I am facing a problem to write to shapefile (geotools) with respect to time, memory etc.

My workflow is something like reading spacial data from database Oracle with attributes and coordinates (can any point,line,polygon (very large data)) for that i am writing one record to shapefile and then flush the featurecollection so that ditch the outofmemory problem i am using DefaultTransaction. but when i do that it works fine for about 700 features but then the commit function takes more time to write to shapefile what i observed on starting about 2 min and then time keep increasing about 10 to 15 min to 30 mins and keep going… i try different thing like writing chuck in featuer (500) to shapefile but no help. I also observed that the total size of the shapefile writen through geotools is far more then writing shapefile using like arcobject or mapobject java.

here is my code please tell me if there is anyother way to write to shapefile in efficient way…

Transaction transaction = new DefaultTransaction("create");

        String typeName = newDataStore.getTypeNames()[0];
        SimpleFeatureSource featureSource = newDataStore.getFeatureSource(typeName);
        SimpleFeatureStore featureStore = (SimpleFeatureStore) featureSource;
        featureStore.setTransaction(transaction);

        while( _resultSet.next() )
        {
            setRecord();

            SimpleFeature feature = featureBuilder.buildFeature(null);
            featurecollection.add(feature);
            featureStore.addFeatures(featurecollection);

                transaction.commit();
                featurecollection.clear();
        featureCount++;
            if (featureCount % 10 == 0) 
            {
                _logger.info("Rows Processed: " + featureCount);
            }

        }

        reportResults(featureCount);

        transaction.close();
    }

A part from that i also see an amazing thing using geotools when we call transaction.commit() it first copy features in to temp space but the amazing thing is that after about 4000 feature the temp files size is about 3GB. why is that i have no idea.. any comments on this will help me to understand the problem.

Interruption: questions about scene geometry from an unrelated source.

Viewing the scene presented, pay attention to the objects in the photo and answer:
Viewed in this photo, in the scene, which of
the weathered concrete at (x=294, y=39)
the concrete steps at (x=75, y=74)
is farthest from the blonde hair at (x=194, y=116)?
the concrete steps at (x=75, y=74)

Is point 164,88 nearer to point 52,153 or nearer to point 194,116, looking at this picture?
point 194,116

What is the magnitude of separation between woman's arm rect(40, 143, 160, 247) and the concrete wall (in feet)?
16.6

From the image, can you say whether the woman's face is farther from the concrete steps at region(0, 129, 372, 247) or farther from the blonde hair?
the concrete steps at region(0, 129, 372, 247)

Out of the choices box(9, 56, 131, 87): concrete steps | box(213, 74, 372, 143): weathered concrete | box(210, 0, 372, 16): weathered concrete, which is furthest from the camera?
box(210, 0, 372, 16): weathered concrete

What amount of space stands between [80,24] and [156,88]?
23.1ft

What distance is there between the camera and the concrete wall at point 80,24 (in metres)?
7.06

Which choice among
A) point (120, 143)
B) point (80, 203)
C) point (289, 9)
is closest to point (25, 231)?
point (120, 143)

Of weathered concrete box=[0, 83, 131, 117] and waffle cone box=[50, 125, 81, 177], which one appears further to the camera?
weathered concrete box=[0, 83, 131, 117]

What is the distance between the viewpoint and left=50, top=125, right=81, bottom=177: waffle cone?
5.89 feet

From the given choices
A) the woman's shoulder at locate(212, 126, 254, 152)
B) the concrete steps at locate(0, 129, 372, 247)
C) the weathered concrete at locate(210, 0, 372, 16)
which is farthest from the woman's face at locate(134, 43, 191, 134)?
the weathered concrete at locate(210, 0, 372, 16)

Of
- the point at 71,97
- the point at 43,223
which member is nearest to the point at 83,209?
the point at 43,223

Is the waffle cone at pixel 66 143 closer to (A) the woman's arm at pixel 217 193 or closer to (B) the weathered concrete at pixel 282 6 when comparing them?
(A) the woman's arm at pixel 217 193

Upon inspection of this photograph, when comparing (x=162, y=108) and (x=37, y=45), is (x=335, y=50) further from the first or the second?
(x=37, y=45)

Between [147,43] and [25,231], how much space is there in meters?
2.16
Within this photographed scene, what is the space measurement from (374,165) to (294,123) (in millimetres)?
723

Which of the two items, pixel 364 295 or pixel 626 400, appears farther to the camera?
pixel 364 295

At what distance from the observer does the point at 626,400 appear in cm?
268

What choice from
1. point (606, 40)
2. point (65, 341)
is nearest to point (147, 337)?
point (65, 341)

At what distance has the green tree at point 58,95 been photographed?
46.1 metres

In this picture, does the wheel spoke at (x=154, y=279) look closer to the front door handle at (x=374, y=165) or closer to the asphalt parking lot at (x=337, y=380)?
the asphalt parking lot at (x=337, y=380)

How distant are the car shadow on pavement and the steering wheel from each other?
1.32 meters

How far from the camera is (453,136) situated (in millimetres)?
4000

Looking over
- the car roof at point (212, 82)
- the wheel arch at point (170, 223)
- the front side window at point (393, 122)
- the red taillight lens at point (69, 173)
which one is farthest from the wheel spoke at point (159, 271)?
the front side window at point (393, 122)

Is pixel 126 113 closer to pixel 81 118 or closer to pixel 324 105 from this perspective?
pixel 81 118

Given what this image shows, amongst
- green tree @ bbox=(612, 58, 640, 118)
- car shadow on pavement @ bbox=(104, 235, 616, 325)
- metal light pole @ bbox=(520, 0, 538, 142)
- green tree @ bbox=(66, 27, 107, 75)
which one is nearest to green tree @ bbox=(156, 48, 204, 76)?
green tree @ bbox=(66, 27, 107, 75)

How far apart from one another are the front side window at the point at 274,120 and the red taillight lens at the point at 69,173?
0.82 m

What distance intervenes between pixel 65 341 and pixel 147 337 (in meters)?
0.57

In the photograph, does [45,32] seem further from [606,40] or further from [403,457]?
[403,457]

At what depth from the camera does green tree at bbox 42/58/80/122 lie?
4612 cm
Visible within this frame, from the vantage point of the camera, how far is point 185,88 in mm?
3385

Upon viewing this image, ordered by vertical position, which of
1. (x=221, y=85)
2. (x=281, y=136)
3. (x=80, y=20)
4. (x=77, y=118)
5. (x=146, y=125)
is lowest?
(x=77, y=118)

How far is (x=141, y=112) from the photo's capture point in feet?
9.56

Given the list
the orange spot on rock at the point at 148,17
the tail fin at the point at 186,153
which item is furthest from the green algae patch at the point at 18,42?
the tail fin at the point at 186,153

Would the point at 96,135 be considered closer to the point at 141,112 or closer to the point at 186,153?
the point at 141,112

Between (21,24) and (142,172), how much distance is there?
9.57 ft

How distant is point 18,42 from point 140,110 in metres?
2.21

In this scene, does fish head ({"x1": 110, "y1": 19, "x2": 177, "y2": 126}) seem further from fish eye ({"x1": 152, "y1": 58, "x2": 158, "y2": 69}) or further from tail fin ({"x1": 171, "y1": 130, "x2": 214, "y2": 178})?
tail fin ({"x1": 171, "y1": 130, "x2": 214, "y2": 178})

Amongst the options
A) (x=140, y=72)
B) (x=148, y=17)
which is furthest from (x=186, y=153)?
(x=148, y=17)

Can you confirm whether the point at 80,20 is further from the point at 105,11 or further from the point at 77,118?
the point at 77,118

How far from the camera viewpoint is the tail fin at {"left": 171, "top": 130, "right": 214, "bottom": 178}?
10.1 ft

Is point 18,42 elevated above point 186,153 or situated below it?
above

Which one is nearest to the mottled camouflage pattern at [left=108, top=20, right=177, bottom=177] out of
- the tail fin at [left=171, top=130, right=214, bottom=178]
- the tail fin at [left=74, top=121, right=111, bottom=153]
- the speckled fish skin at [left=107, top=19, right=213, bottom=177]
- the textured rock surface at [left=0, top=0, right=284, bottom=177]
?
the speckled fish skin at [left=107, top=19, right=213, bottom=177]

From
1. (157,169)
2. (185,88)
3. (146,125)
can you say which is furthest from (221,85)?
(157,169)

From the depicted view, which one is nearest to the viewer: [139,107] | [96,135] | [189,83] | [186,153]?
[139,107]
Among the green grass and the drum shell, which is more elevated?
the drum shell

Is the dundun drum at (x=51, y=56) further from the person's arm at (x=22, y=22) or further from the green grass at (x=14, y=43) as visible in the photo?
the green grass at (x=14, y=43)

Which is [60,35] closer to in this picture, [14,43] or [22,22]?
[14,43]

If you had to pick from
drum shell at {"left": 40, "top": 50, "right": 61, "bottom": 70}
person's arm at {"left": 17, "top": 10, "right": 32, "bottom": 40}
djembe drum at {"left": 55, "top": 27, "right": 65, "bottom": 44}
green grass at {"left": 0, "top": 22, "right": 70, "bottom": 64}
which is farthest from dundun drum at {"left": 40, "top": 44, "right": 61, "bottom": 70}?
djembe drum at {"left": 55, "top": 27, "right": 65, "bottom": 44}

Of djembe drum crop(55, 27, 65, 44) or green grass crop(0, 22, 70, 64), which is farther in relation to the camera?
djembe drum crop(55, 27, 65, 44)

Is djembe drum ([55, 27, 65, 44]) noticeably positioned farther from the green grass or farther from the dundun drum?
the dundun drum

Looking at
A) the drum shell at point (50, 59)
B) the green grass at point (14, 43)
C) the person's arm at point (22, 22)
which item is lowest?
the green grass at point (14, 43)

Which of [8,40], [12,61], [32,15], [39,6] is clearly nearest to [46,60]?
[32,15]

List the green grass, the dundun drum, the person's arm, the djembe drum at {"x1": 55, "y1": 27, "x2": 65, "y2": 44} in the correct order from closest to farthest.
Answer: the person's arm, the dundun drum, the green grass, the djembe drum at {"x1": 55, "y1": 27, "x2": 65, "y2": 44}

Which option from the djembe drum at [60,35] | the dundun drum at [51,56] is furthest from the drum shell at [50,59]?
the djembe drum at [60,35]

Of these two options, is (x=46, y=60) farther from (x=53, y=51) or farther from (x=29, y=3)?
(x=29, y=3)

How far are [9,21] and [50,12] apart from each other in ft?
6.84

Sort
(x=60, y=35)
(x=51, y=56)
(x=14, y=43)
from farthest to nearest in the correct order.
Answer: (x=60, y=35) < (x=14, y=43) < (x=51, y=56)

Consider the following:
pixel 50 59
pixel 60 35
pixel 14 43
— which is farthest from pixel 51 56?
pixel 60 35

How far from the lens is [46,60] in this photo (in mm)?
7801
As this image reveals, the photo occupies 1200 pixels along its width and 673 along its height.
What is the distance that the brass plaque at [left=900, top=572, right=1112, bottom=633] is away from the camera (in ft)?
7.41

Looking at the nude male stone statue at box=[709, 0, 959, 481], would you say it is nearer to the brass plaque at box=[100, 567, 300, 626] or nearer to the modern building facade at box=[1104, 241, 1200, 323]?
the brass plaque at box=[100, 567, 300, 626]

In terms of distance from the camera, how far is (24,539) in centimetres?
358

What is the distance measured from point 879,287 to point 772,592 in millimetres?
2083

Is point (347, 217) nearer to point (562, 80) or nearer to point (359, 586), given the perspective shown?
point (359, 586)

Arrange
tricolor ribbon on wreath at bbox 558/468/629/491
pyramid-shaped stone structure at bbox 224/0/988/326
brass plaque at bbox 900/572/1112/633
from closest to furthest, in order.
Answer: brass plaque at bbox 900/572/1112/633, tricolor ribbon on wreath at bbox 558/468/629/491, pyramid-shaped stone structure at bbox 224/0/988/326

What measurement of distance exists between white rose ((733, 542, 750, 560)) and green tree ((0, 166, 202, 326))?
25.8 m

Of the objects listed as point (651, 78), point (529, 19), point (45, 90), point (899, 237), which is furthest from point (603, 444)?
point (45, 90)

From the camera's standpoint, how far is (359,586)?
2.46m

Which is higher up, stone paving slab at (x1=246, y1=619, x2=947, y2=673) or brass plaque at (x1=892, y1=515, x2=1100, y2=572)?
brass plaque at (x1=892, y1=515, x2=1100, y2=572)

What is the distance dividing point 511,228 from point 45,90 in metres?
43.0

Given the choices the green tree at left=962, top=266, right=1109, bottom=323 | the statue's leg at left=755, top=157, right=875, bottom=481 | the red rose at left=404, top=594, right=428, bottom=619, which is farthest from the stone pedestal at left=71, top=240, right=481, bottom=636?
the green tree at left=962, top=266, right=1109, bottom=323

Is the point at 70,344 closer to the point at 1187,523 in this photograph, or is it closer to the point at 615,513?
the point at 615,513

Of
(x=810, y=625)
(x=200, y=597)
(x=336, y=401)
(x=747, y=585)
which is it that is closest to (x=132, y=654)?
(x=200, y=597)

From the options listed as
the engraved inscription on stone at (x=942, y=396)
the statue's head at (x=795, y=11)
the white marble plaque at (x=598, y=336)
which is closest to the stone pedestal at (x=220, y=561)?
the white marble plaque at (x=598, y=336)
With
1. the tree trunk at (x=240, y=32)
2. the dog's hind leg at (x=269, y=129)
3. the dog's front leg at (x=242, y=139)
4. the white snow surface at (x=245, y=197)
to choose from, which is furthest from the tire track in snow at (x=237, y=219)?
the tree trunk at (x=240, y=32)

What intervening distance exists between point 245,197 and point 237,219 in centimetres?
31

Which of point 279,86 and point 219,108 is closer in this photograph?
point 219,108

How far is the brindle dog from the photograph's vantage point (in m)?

i tried it for 75000 points and 8000 lines (each line contains about 200 points). For lines this commit() function is behaving very badly.. by the way this is the mimimum size of data which i am testing using geotools.

Best Answer

I encountered a similar problem to what you describe, and found the source of the problem after some code inspection.

The main problem is that during the addFeatures call, a CopyOnWriteArrayList is used at some point to store all features that are to be written. (This is regardless if you add your features one at a time, or in batches.) This list implementation does a full copy everytime an item is added to it, so for a large amount of features, this causes an enormous overhead.

By browsing through the code, I learned that this only occurs when actually using a Transaction. If you do not specify one (and GeoTools falls back on a Transaction.AUTO_COMMIT mode), another implementation is used.

In short, if you drop all transaction related code, your problem should be solved. In my case, the time for writing around 200k points went from 40s to 13s, and memory usage was significantly better.